Task list »
[a] In the continuing guaranty, which bank extends credit to the Debtor?
[b] Continue the continuing guaranty from the point where the text stops, picking up right after "(vii)".

Supplied text »

EXHIBIT 10.34
CONTINUING GUARANTY
For value received and in consideration of the extension of credit by SANWA BANK
CALIFORNIA (the "Bank") to ATG INC. (the "Debtor") or the benefits to the
undersigned (the "Guarantor"), guaranties and promises to pay to the Bank any
and all Indebtedness (as defined below) and agrees as follows:
1. Indebtedness. The term "Indebtedness" is used herein in its most
comprehensive sense and includes any and all advances, debts, obligations,
guaranties and liabilities of the Debtor heretofore, now, or hereafter made,
incurred or created, whether voluntary or involuntary and however arising,
whether direct or acquired by the Bank by assignment or succession, whether due
or not due, absolute or contingent, liquidated or unliquidated, determined or
undetermined, and whether the Debtor may be liable individually or jointly with
others, or whether recovery upon any Indebtedness may be or hereafter becomes
barred by any statute of limitations or whether any Indebtedness may be or
hereafter becomes otherwise unenforceable.
2. Guaranty. The Guarantor unconditionally agrees to pay to the Bank or its
order, on demand, an amount equal to the amount of the Indebtedness or otherwise
perform any obligation of the Debtor undertaken pursuant to any Indebtedness. In
addition to any maximum principal liability hereunder, the Guarantor agrees to
(i) bear the expenses enumerated hereunder in the paragraph herein entitled
"Attorneys' Fees" and (ii) pay interest on the Indebtedness at the rate(s)
applicable thereto. Notwithstanding the foregoing, the Bank may allow the
Indebtedness to exceed the Guarantor's liability hereunder. Any payment by the
Guarantor shall not reduce the maximum principal obligation of the Guarantor
hereunder unless written notice to that effect is actually received by the Bank
at or prior to the time of such payment. Any payment by the Debtor or any other
person shall not reduce the Guarantor's maximum principal liability hereunder.
3. Right to Amend or Modify Indebtedness. The Guarantor authorizes the Bank, at
its sole discretion, with or without notice and without affecting the
Guarantor's liability hereunder, from time to time to: (i) change the time or
manner of payment, or any Indebtedness by renewal, extension, modification,
acceleration or otherwise; (ii) alter or change any provision of any
Indebtedness including, but not limited to, the rate of interest thereon, and
any document, instrument or agreement (other than this Guaranty), evidencing,
guaranteeing, securing or related to any Indebtedness; (iii) release, discharge,
exonerate, substitute or add one or more parties liable on any Indebtedness or
one or more endorsers, cosigners or guarantors for any Indebtedness; (iv) obtain
collateral for the payment of any Indebtedness or any guaranty thereof; (v)
release existing or after-acquired collateral on such terms as the Bank, in its
sole discretion, shall determine; (vi) apply any sums received from the Debtor,
any endorser, cosigner, other guarantor or other person liable on any
Indebtedness or from the sale or collection of collateral or its proceeds to
any indebtedness whatsoever owed or to be owed to the Bank by the Debtor in
any order or amount and regardless of whether or not such indebtedness is
guaranteed hereby, is secured by collateral or is due and payable; and (vii)

Entries provided »
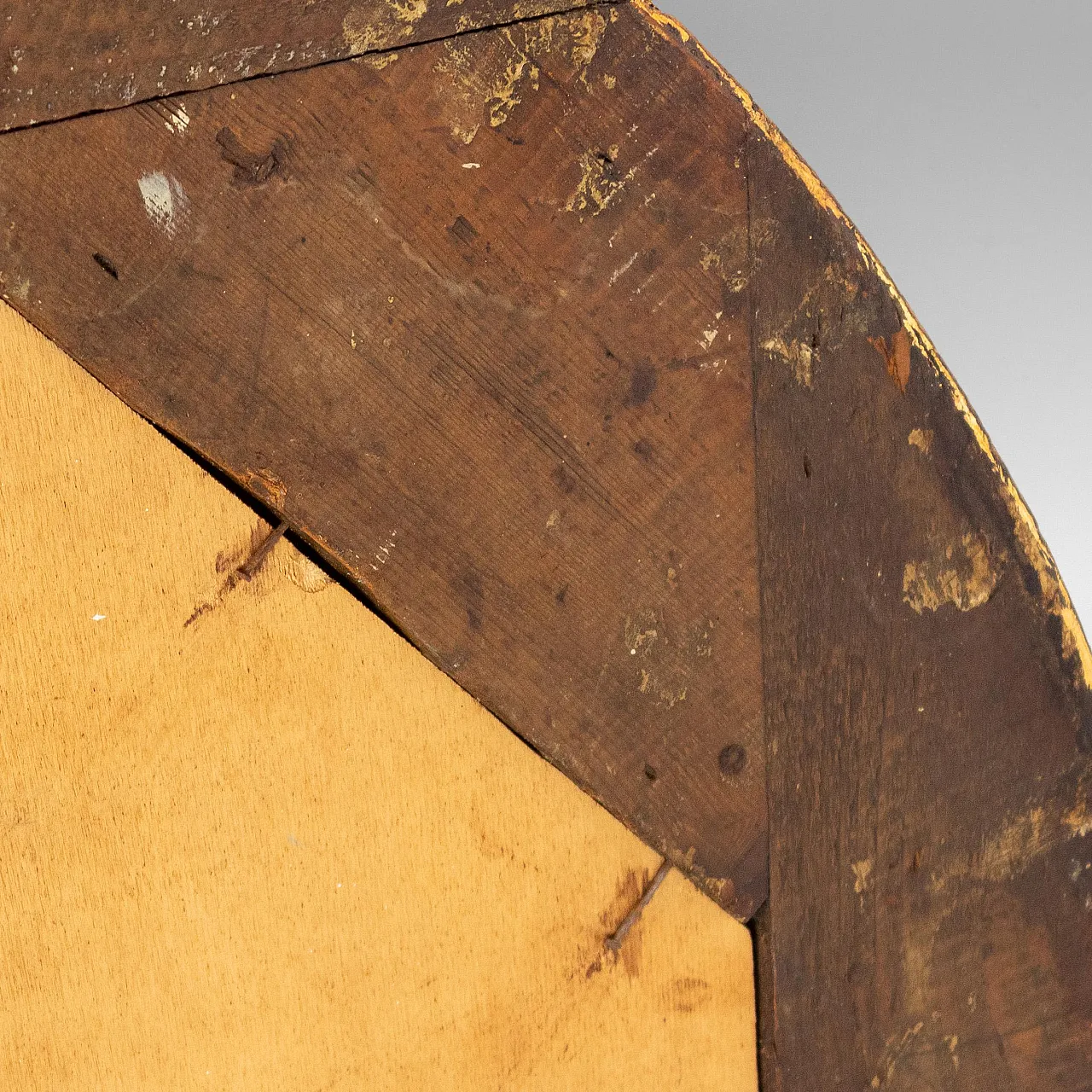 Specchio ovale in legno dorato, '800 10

==

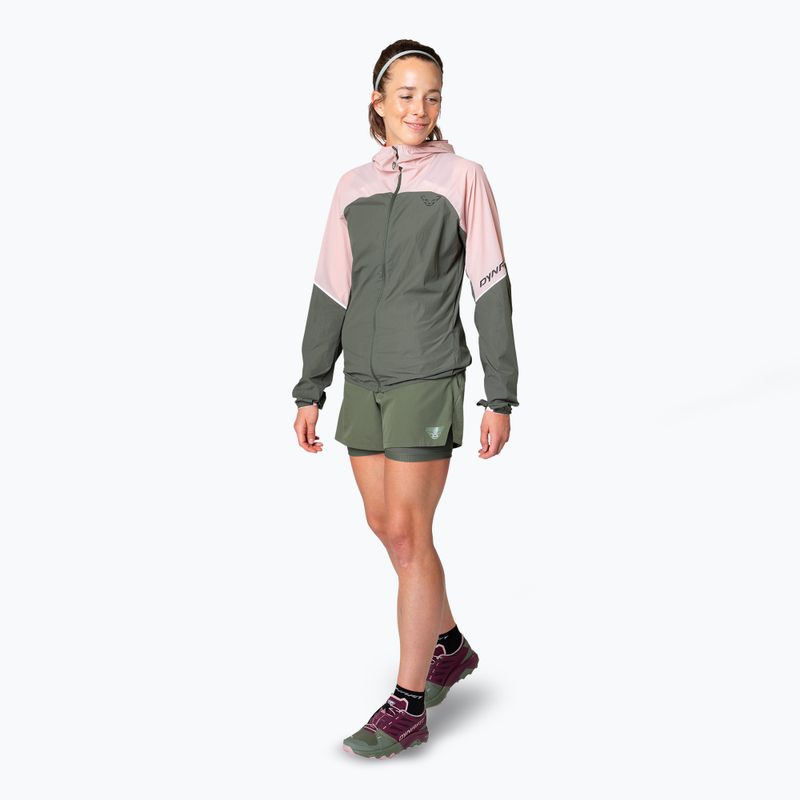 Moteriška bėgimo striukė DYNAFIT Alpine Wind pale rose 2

Your written answers »
[a] SANWA BANK CALIFORNIA

[b]
apply to any Indebtedness, in any order or amount, regardless of whether such
Indebtedness is secured by collateral or is due and payable, any sums received
from the Guarantor or from the sale of collateral in which the Guarantor has
granted the Bank a security interest.
4. Waivers. The Guarantor hereby unconditionally and irrevocably acknowledges
and agrees to the matters set forth below:
A. Deficiency. In the event that any Indebtedness is now or hereafter
secured by a deed of trust, the Guarantor waives any defense and all
rights and benefits of those laws purporting to state that no
deficiency judgment may be recovered on certain real property purchase
money obligations (as presently contained in Section 580b of the
California Code of Civil Procedure and as it may be amended or
superseded in the future) and those laws purporting to state that no
deficiency judgment may be recovered after a trustee's sale under a
deed of trust (as presently contained in Section 580d of the
California Code of Civil Procedure and as it may be amended or
superseded in the future). THE GUARANTOR ACKNOWLEDGES THAT A
FORECLOSURE BY A TRUSTEE'S SALE UNDER A DEED OF TRUST MAY RESULT IN
THE DESTRUCTION OF THE GUARANTOR'S SUBROGATION RIGHTS THAT MAY
OTHERWISE EXIST AND THAT A DESTRUCTION OF THOSE RIGHTS MAY CREATE A
DEFENSE TO A DEFICIENCY JUDGMENT. THE GUARANTOR HEREBY SPECIFICALLY
WAIVES ANY SUCH DEFENSE.
B. Election of Remedies. The Guarantor waives any defense based upon
the Guarantor's loss of a right against the Debtor arising from the
Bank's election of a remedy on any Indebtedness under bankruptcy or
other debtor relief laws or under any other laws, including, but not
limited to, those purporting to reduce the Bank's right against the
Guarantor in proportion to the principal obligation of any Indebtedness
(as presently continued in Section 2809 of the California Civil Code
and as it may be amended or superseded in the future).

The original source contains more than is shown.